それでは具体的な対策としては、どのような手段が考えられるのでしょうか? まず考えられるのが、SNSの利用に関する社内外に向けたガイドライン「ソーシャルメディアポリシー」の作成です。禁止事項や注意点など、会社としてのルールを明確にすることで、トラブルを未然に防ぐことに役立ちます。

ソーシャルメディアポリシーの記載項目

一般的にソーシャルメディアポリシーには、次のような項目を盛り込みます。近年では自社のガイドラインをホームページ上で公開している企業も見受けられるので、参考にしてみるのもいいでしょう。

  • 基本方針
    SNS利用に対する企業としての基本的な姿勢
  • 禁止事項
    他者に対する誹謗中傷や差別的発言、真偽不明な情報発信など、禁止事項の明確化
  • 機密情報や個人情報の保護
    従業員や顧客の個人情報や自社の非公開情報などを保護すること
  • 著作権や肖像権の保護
    第三者の持つ権利を尊重し、コンテンツの二次利用などについては関係法令を順守すること
  • 責任の所在
    自社や従業員の投稿に対する最終的な責任がどこにあるのかを明確化
  • 問題発生時の対応について(内部向け)
    問題が発生した際の対応方法や罰則規定など

例: コカ・コーラシステム ソーシャルメディアの利用に関する行動指針

ソーシャルメディアポリシーは、ただ作成すればいいというものではありません。実際の利用状況や時流に即した内容となるよう、定期的に見直しを行うことも大切です。また、社内配布や掲示、読み合わせなどを行い、社員にしっかり周知する必要があります。

対策②社員教育の徹底

作成したガイドラインの内容やSNSに対する理解を深めるためには、社員教育を徹底することも重要です。なお、自社での教育が難しい場合には、専門業者が開催する研修やセミナーを利用するといいでしょう。

社内教育の具体例

一例として、社員に教えるべき内容には、以下のようなテーマが挙げられます。実際にあったトラブルや裁判など、具体的な事例を挙げて説明すると効果的です。

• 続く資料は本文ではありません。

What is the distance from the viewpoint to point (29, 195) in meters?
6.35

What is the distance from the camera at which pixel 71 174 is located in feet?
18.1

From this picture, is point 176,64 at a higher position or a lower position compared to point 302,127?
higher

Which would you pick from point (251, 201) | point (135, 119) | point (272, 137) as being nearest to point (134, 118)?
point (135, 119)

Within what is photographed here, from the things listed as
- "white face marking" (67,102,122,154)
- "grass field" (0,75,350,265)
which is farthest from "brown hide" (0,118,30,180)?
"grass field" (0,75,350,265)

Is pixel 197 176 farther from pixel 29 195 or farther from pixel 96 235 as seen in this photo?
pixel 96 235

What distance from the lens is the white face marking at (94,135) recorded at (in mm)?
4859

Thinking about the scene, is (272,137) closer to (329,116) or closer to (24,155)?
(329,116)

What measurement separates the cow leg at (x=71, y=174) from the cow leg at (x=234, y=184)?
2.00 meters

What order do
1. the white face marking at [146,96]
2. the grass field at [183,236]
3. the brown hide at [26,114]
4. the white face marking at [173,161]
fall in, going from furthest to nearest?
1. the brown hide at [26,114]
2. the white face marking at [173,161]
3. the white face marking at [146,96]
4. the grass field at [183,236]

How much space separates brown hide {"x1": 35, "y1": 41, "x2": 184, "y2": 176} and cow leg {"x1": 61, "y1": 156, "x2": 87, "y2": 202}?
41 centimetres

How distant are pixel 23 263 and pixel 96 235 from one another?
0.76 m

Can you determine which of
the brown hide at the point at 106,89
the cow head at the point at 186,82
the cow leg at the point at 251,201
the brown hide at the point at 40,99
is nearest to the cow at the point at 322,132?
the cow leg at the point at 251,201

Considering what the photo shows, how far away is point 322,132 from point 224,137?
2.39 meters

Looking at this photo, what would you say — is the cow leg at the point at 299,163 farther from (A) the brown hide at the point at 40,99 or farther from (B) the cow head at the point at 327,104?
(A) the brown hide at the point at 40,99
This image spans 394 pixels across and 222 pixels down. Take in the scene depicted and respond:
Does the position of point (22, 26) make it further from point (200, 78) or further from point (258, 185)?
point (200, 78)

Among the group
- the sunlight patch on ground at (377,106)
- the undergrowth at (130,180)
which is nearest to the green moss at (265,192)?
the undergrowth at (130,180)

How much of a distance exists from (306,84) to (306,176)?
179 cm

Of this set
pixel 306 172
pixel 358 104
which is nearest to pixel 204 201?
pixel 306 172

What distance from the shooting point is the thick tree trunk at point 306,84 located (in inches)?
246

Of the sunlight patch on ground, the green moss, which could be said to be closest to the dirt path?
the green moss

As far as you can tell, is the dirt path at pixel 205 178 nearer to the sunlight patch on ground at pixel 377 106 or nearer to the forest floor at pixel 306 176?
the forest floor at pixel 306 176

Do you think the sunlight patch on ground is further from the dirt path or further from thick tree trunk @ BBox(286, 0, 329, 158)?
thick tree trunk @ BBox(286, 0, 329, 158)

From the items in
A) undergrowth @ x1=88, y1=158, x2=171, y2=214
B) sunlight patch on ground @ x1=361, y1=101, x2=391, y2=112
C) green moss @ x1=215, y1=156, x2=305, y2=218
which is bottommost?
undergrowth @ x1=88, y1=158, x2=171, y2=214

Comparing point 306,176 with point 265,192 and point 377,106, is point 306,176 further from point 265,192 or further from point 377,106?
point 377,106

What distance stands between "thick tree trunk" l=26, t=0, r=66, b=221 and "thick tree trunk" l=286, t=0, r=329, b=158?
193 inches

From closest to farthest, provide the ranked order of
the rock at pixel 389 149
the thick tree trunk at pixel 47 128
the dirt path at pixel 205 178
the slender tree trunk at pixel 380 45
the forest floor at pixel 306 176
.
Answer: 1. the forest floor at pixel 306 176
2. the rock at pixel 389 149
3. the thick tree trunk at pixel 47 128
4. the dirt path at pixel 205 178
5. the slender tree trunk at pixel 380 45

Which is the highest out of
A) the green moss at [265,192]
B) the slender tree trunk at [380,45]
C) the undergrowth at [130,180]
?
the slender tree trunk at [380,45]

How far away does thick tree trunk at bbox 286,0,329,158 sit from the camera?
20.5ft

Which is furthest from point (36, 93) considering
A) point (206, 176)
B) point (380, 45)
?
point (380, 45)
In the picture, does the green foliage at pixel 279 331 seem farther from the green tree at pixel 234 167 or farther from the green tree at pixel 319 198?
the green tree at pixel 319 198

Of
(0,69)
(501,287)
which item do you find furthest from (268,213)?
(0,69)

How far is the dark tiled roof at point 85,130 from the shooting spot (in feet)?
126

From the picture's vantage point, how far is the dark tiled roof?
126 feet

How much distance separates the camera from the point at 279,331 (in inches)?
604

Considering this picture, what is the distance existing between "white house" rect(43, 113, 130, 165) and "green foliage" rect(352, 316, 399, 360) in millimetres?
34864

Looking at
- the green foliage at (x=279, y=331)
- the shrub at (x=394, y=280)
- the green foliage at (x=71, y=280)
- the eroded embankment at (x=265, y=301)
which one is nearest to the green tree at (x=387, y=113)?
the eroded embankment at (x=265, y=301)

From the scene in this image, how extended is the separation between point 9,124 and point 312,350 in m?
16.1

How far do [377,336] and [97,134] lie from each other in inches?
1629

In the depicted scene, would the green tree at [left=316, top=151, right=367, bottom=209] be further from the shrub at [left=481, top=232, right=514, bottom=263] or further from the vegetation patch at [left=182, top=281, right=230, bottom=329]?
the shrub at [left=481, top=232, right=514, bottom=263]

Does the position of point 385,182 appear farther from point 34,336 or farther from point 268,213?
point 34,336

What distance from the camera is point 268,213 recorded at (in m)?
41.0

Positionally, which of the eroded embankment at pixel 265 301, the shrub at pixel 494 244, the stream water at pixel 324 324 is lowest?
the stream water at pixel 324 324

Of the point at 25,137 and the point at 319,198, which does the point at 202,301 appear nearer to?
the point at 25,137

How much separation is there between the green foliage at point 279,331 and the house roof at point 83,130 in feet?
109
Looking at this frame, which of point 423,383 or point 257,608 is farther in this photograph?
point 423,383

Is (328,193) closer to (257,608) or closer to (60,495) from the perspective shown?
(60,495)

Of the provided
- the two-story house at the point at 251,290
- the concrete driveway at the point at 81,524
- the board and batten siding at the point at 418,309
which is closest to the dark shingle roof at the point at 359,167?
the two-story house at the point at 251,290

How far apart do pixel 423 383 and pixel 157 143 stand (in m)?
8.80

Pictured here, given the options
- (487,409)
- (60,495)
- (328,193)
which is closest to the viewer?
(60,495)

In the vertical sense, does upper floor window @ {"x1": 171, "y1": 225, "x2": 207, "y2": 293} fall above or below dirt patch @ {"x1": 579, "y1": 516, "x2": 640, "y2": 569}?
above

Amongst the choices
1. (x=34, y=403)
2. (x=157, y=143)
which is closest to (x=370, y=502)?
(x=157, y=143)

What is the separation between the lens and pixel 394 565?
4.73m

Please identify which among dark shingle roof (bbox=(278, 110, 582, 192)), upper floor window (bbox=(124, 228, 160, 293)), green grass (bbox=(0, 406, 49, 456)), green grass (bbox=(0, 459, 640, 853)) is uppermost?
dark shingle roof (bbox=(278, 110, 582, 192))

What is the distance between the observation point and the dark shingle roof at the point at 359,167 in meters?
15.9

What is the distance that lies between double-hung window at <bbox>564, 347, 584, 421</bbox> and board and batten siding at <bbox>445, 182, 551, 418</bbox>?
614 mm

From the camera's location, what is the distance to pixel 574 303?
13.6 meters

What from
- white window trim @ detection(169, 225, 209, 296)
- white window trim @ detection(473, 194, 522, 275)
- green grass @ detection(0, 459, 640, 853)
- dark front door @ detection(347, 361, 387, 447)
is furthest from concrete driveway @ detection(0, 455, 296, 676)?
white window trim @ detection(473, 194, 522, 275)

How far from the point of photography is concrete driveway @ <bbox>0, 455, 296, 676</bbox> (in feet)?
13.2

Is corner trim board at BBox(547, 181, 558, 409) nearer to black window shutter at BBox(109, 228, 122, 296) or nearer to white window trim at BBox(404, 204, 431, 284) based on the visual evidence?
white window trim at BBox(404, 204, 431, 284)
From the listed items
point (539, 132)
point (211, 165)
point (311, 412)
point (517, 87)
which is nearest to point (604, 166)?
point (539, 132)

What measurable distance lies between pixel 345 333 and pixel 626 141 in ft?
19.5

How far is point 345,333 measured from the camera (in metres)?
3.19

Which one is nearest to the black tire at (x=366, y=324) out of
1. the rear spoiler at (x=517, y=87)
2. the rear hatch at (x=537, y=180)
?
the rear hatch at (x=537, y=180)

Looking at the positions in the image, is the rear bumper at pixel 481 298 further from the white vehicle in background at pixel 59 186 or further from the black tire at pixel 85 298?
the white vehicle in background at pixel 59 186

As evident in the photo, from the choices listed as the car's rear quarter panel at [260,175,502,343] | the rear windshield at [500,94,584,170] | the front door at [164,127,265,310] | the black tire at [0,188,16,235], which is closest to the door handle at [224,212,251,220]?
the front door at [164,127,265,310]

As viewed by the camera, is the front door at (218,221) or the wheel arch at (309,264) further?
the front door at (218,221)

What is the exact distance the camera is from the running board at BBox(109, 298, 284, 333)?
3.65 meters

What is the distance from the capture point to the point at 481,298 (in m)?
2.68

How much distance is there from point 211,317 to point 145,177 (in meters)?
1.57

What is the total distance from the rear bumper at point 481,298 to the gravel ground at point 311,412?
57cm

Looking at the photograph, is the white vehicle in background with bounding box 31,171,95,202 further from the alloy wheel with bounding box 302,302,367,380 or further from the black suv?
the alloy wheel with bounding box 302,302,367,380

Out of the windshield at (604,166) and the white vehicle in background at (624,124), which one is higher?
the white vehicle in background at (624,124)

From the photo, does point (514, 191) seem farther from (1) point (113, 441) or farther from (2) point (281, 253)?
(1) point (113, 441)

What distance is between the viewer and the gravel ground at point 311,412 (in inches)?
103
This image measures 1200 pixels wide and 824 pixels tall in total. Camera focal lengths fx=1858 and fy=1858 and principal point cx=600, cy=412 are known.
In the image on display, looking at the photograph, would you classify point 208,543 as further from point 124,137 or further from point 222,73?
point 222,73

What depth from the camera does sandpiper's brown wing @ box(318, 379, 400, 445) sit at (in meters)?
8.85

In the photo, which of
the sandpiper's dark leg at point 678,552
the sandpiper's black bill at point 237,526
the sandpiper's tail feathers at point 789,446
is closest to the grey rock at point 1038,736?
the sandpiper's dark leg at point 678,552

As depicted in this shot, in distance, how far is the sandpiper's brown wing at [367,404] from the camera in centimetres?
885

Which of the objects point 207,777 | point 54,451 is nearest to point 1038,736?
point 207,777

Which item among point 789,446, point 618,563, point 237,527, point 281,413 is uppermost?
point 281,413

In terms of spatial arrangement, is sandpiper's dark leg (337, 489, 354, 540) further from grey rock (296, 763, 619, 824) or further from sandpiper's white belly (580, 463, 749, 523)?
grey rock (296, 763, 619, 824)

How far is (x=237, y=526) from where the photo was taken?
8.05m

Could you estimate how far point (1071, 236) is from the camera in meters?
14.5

  • どのような行動や発言がSNSトラブルを招くのか
  • 場合によっては刑事責任や損害賠償を負う可能性、懲戒解雇の可能性があること
  • 個人的な投稿が会社の見解と見なされる可能性もあること
  • 自らの行動や発言が、他人のSNS投稿で拡散されるケースもあること
  • 業務で入手した情報の重要性について
  • 個人情報や機密情報の漏洩パターンとリスクについて
  • 公開範囲やプライバシー設定の確認、見直しについて

対策③SNS管理体制の強化

SNSによるトラブルを回避するには、就業規則や誓約書に社内ルールの遵守を盛り込み、社員に徹底させるなど、管理体制をきちんと整えることも重要です。

例えば次のような社内ルールを作成する方法もあるでしょう。

  • 会社公式のアカウントを運用するのであれば、情報発信の際は部署内での二重チェックや他部署での確認を必ず行う
  • 管理の難しい社員個人の投稿に対しては、不適切な投稿やコンプライアンス違反がないか内部通報制度を整備する
  • 社用端末による業務外のSNS利用を防ぐため端末管理ソフトを導入する

こうした社内ルールを策定しつつ、その遵守を就業規則や誓約書に盛り込みましょう。

また、自社に対する評判など、ネット上の投稿を監視するのも有効な手段です。検索エンジンで会社名や製品、関連キーワードを検索し、どのような評価を受けているか定期的にチェックすることで、思わぬ炎上や風評被害を防ぐことに役立ちます。

なお「Googleアラート」という無料サービスでは、設定したキーワードを含む記事がウェブ上にアップされると、メールで通知を受け取ることが可能です。SNSの投稿自体は通知の範囲外であるものの、自社にとって好ましくない記事を見つけた際、SNS投稿に原因がないか、いち早く調べるためのヒントとなります。より厳密なモニタリングを行うのであれば、外部の監視サービスや専門ツールの導入を検討してみるのもいいでしょう。

SNS公式アカウント運営者のための企業の信頼失墜を防ぐ 法的リスク・炎上対策

社員を守るためにもSNS対策を!

このように、社内におけるSNS対策には、さまざまな手段が考えられます。これらの対策を行うことは、会社としての信頼を守るためのみならず、社員を守ることにもつながります。

一度インターネット上に発信された情報は、完全に削除することはできません。不適切な投稿から実名や家族などの個人情報が特定されれば、それが半永久的にネット上に残ってしまう可能性すらあるからです。

こうしたリスクから社員を守るためにも、会社としてしっかりとした対策を行いつつ、社員一人ひとりに高い意識を持ってもらうことが重要です。